**TEXTE ÉTUDIÉ:**

>>>

En 2022, les trois quarts des Français ont déjà entendu parler du CBD et 10 % en ont consommé dans l’année (16,4 % en ont essayé au moins une fois dans leur vie), d’après ce rapport de Santé publique France.

Les personnes de 18 à 34 ans sont celles qui ont le plus fréquemment expérimenté et consommé ces produits, par rapport aux classes d’âge supérieures (fig. 1). Il n’y a pas de différence de niveaux de consommation entre les hommes et les femmes, bien que l’expérimentation soit plus fréquente chez les premiers (18,5 % versus 14,5 %), tous âges confondus.

Les modes de consommation diffèrent selon l’âge : les jeunes consomment majoritairement le CBD en le fumant, alors que les plus âgés le consomment plutôt par voie orale (fig. 2), suggérant des motivations différentes d’utilisation du produit – une alternative au joint « classique » versus un usage plutôt à visée « bien-être » voire autothérapeutique.

Ces chiffres témoignent d’une diffusion rapide de ces produits en population générale, au regard de leur disponibilité récente, soulignant les enjeux sanitaires de mieux informer les consommateurs, notamment sur les interactions médicamenteuses et la réglementation de ces produits.

Il est toutefois encore tôt pour affirmer que leur usage s’est installé : la plupart (69 %) des consommateurs dans l’année ont déclaré avoir consommé pour la première fois dans les 12 derniers mois, ce qui pourrait relever plutôt de l’expérimentation. Par ailleurs, 39 % des personnes ayant consommé du CBD au cours de leur vie déclaraient n’en avoir pas consommé dans les 12 derniers mois. Enfin, si les niveaux déclarés de consommation de CBD dans l’année sont similaires à ceux du cannabis, cette enquête ne permet pas d’établir les liens entre les deux, ni la part des consommateurs de CBD consommant ou ayant consommé du cannabis et vice versa.

<<<

**EXTRAIT DES DONNÉES:**
>>>

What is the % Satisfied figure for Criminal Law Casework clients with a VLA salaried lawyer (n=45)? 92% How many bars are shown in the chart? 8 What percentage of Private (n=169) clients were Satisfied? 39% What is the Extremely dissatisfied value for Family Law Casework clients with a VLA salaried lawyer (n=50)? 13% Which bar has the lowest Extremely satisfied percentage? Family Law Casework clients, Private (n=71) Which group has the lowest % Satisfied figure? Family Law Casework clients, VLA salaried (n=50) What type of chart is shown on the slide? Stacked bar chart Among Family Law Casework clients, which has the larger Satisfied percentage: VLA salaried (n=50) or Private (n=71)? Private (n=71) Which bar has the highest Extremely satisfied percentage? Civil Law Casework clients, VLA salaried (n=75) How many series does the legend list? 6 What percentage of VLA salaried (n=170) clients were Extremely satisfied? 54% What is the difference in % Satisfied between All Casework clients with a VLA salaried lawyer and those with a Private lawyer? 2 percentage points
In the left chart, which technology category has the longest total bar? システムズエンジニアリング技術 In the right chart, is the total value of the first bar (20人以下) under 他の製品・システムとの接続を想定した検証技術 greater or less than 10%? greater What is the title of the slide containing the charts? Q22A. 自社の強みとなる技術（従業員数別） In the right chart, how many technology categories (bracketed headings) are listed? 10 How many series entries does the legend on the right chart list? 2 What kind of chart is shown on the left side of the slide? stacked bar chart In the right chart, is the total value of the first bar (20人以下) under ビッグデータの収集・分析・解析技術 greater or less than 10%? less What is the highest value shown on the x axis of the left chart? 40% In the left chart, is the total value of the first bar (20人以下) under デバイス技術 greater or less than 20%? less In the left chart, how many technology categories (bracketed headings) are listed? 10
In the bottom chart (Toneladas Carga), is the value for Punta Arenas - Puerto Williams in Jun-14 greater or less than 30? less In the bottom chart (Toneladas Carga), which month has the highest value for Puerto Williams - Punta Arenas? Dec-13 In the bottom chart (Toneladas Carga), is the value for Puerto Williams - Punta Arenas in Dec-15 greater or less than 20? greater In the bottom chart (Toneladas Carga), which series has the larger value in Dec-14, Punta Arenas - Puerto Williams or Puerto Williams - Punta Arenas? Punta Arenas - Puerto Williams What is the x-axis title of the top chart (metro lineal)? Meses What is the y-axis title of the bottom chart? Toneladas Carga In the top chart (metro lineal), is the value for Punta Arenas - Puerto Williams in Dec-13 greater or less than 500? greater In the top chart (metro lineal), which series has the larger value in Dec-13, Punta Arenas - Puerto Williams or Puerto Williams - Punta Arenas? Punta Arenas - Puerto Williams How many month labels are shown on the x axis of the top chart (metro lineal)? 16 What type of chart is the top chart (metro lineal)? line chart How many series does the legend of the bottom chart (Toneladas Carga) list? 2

<<<

**TRAVAIL À RÉALISER:**
1. D'après le texte sur le CBD, quelle proportion des Français a consommé du CBD dans l'année en 2022 ?
2. Dans le texte sur le CBD, réécrivez le passage allant de « Il est toutefois » à « et vice versa. » en substituant « étude » à « enquête ».
Répondez en vous fondant uniquement sur le texte étudié.

**RÉPONSES ATTENDUES:**
1. 10 % des Français.

2.
Il est toutefois encore tôt pour affirmer que leur usage s’est installé : la plupart (69 %) des consommateurs dans l’année ont déclaré avoir consommé pour la première fois dans les 12 derniers mois, ce qui pourrait relever plutôt de l’expérimentation. Par ailleurs, 39 % des personnes ayant consommé du CBD au cours de leur vie déclaraient n’en avoir pas consommé dans les 12 derniers mois. Enfin, si les niveaux déclarés de consommation de CBD dans l’année sont similaires à ceux du cannabis, cette étude ne permet pas d’établir les liens entre les deux, ni la part des consommateurs de CBD consommant ou ayant consommé du cannabis et vice versa.